I'm trying to find a complex metric space. There are several examples that are fairly obvious — the real numbers with the Euclidean metric and any set with the discrete metric come to mind. I'm trying to prove my conjecture that any closed subset of $\mathbb{R}$ is also a complete space, which follows from the lemma that for any closed subset $F \subset X$ and sequence $\{p_n\}$ in $F$ which converges, say to $p$, we have $p \in F$.
I'm going to show my attempt for $[0,1]$. So, let $\{p_n\}$ be a Cauchy sequence in $[0,1]$. Then $p_n \to p$ in $\mathbb{R}$ since $\mathbb{R}$ is complete, so $\{p_n\}$ is convergent.
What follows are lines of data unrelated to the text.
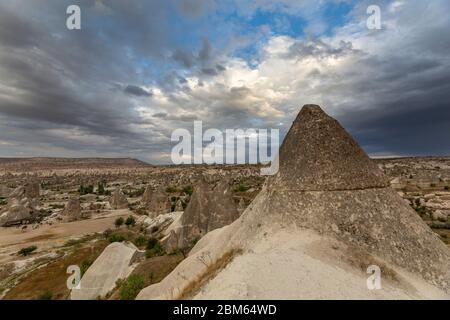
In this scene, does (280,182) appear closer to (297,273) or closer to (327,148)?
(327,148)

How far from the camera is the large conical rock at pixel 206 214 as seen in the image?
28.7 m

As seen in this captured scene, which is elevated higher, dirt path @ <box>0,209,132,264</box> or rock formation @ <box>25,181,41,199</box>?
rock formation @ <box>25,181,41,199</box>

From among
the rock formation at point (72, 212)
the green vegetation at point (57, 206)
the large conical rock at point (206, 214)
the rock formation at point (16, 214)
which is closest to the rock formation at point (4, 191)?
the green vegetation at point (57, 206)

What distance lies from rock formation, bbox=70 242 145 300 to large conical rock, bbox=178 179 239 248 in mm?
6086

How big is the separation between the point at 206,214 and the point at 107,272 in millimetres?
10696

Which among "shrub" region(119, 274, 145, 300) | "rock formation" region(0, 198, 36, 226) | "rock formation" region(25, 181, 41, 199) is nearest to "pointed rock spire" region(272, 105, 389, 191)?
"shrub" region(119, 274, 145, 300)

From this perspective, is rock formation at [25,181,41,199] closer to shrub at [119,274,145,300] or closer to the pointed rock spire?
shrub at [119,274,145,300]

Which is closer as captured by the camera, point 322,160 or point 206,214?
point 322,160

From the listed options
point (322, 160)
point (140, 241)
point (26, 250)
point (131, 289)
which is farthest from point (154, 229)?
point (322, 160)

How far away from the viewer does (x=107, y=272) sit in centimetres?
2162

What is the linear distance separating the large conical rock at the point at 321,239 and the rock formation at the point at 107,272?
11.9 metres

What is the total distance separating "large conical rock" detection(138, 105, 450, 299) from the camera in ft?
24.1

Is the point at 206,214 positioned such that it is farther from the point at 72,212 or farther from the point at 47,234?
the point at 72,212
Call its limit $p$. By the aforementioned lemma, since $[0,1]$ is closed, we have $p \in [0,1]$.
The problem is that this proof relies on completeness of $\mathbb{R}$. Is there a way to prove this that doesn't require it? Or, perhaps better yet, is there a better example of a complete metric space?
Best Answer
Your proof is correct. In fact more is true, instead of $\mathbb{R}$, if you take any complete metric space$(X, d) $ and instead of $ [0, 1]$ , if you take any closed subset $F$ of $X$, then the you can also conclude that $(F, d_F) $ is complete metric space, where $d_F$ is the subspace metric induced by $d$ on $F$.Proof is similar to your proof.
Suppose, $(x_n) $ be a Cauchy sequence in $(F, d_F)$ , this implies $(x_n) $ is also Cauchy sequence in $(X, d) $ . Since, $(X, d) $ is complete, $(x_n)$ converges in $(X, d) $.Since, $F\subset X $ is closed,$\lim (x_n)\in F $
Well, $F= [0,1]$ is closed and bounded subset of $(\mathbb{R},$|$ $ |$)$, hence compact.
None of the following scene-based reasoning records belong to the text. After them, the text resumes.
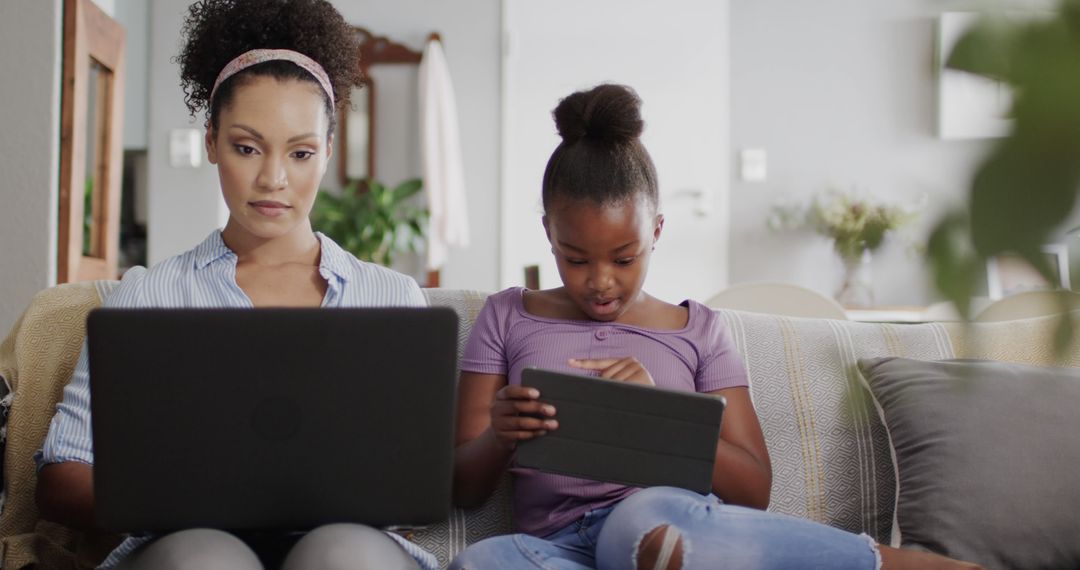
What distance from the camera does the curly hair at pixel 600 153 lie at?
4.99 ft

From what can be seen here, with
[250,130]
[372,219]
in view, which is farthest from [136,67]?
[250,130]

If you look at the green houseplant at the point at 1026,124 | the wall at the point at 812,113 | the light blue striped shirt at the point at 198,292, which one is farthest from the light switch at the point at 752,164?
the green houseplant at the point at 1026,124

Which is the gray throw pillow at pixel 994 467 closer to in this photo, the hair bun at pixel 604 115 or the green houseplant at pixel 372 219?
the hair bun at pixel 604 115

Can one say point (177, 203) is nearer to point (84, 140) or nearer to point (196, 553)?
point (84, 140)

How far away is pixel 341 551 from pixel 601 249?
0.60m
Let, $(x_n) $ be a Cauchy sequence in the metric subspace $[0, 1]$, then by compactness $\exists$ a convergent subsequence $(x_{n_k}) $ of $(x_n) $ and it is not difficult to prove that $(x_n) $ converges to $\lim(x_{n_k}) $. But, this doesn't avoid the completeness of $\mathbb{R}$!
Completeness of $(X, d) $ is necessary to prove a closed subset $F\subset X$ is complete.
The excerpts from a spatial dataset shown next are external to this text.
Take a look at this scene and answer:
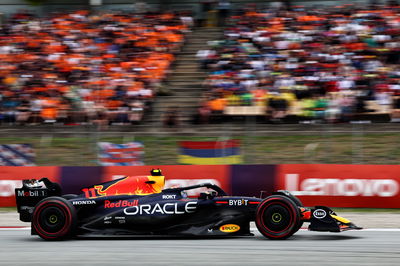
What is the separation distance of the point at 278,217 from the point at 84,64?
12630 millimetres

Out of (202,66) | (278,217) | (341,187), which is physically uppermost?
(202,66)

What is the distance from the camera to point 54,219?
31.6ft

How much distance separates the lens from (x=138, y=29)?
71.3ft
To justify, take $(X=\mathbb{Q},$d=|$ $|$ ) $ and $F=[2, 3]\cap \mathbb{Q}$ closed subset of $(X,d)$ but not complete. Because the sequence $(x_n)_{n\in {\mathbb{N}}}$ defined by $x_n=(1+\frac{1}{n}) ^n$ is Cauchy sequence in $(F, d_F) $ but not convergent . The sequence $(x_n) $ converges to $e$ which is not in $F$, in fact it is not in $X$ also.
Hence, completeness of $X, d) $ is necessary, otherwise any cauchy sequence in $(F, d_F) $ may not have limit in $(X, d) $, ( it may have the limit in some larger space due to the fact that every metric space has a completion).
There are lot of examples of complete metric space.
$(X, d_{discrete}) $ , $(\mathbb{R^n},d_{euclidean}) $, $(C[a, b], d_{\infty}) $ etc.